Reading text>
____________

Dremio

Warning

Experimental: Connection to Dremio is Experimental

Dataiku has experimental support for interacting with Dremio:

  • Reading data from Dremio

  • SQL notebook

  • Performing in-database computation for Dremio->Dremio recipes

  • Performing in-database charts

  • Limited support for write-back to Dremio from non-Dremio data

Support has been tested on Dremio Cloud.

Setting up

Dataiku support for Dremio leverages the “Flight SQL” driver. You can download the driver from Dremio’s site: https://docs.dremio.com/current/client-applications/drivers/arrow-flight-sql-jdbc-driver

Put the driver in a subfolder of your lib/jdbc driver, such as lib/jdbc/dremio

In Dataiku, create an “Other databases (JDBC)” connection

  • JDBC driver class: org.apache.arrow.driver.jdbc.ArrowFlightJdbcDriver

  • JDBC URL: jdbc:arrow-flight-sql://HOST:443/?token=ENCODED_TOKEN&catalog=CATALOG_GUID, where:

    • For Dremio Cloud, HOST is usually data.dremio.com or data.eu.dremio.com

    • CATALOG_GUID is the project id of a project in your Dremio. It can be found in the Sonar “Settings” page for your project

    • ENCODED_TOKEN is a Personal Access Token, URL-encoded

  • Drivers jars directory: lib/jdbc/dremio (or another folder that you may have selected)

  • SQL Dialect: Dremio

  • User/Password: Leave empty

  • Can browse catalogs: Disable

Importing tables

You can import tables using the usual Connection Explorer.

A specificity of Dremio is that within dataset settings, table and schema names should be quoted. Unlike other databases, in Dremio, the schema can be made of several quoted chunks, representing the hierarchical nature of Dremio.

For example, the famous TPCDS datasets can be accessed with:

  • Table: "call_center"

  • Schema: "Samples"."samples.dremio.com"."tpcds_sf1000"

Limitations

  • Writing data into Dremio “from the outside” (which is done through JDBC inserts) is extremely slow (about one record every 2-5 seconds)

  • Dremio does not have a “timestamp with time zone” data type, so the “datetime with tz” type of DSS gets converted to a timestamp-unaware field in Dremio. Various timezone shift issues may be encountered.

  • In charts, support for dates / timestamps is limited

____________

Information supplied>
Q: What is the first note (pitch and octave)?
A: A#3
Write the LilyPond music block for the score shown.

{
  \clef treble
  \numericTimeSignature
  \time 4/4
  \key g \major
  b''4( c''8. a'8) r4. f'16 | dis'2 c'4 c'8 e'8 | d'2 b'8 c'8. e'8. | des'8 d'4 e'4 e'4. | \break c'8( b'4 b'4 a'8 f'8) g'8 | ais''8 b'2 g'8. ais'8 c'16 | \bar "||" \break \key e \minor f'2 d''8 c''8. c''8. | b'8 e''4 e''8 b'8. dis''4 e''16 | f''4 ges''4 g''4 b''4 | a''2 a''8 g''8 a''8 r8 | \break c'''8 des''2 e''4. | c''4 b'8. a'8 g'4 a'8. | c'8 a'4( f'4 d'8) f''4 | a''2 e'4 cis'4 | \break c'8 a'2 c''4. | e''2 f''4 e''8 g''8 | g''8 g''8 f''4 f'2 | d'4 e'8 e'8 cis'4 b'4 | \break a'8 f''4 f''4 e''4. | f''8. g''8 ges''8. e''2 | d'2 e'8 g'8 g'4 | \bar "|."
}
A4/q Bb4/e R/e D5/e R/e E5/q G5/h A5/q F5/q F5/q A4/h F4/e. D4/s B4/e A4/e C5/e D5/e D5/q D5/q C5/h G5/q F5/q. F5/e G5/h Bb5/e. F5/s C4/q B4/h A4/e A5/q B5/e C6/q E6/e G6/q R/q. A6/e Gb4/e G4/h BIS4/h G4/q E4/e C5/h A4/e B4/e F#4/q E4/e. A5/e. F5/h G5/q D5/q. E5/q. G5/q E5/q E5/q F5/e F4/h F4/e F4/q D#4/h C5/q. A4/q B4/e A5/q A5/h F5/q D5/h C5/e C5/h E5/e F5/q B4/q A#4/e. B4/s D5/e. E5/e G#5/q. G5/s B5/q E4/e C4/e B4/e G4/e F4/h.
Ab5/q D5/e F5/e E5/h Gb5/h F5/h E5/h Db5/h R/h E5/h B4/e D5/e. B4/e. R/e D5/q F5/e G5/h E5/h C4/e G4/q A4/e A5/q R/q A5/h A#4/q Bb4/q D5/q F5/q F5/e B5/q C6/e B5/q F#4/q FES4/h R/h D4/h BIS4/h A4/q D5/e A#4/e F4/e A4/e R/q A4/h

____________

List of tasks>
1. Repeat the part of the Dremio page that opens with the words containing "A specificity of" and closes with "may be encountered.", switching "extremely slow" to "very slow".
2. Which kinds of interaction with Dremio does the Dremio page say Dataiku has experimental support for?
You won't need the listing for any of this.

Answers for this exercise>
1.
A specificity of Dremio is that within dataset settings, table and schema names should be quoted. Unlike other databases, in Dremio, the schema can be made of several quoted chunks, representing the hierarchical nature of Dremio.

For example, the famous TPCDS datasets can be accessed with:

  • Table: "call_center"

  • Schema: "Samples"."samples.dremio.com"."tpcds_sf1000"

Limitations

  • Writing data into Dremio “from the outside” (which is done through JDBC inserts) is very slow (about one record every 2-5 seconds)

  • Dremio does not have a “timestamp with time zone” data type, so the “datetime with tz” type of DSS gets converted to a timestamp-unaware field in Dremio. Various timezone shift issues may be encountered.

2.
- Reading data from Dremio
- SQL notebook
- Performing in-database computation for Dremio->Dremio recipes
- Performing in-database charts
- Limited support for write-back to Dremio from non-Dremio data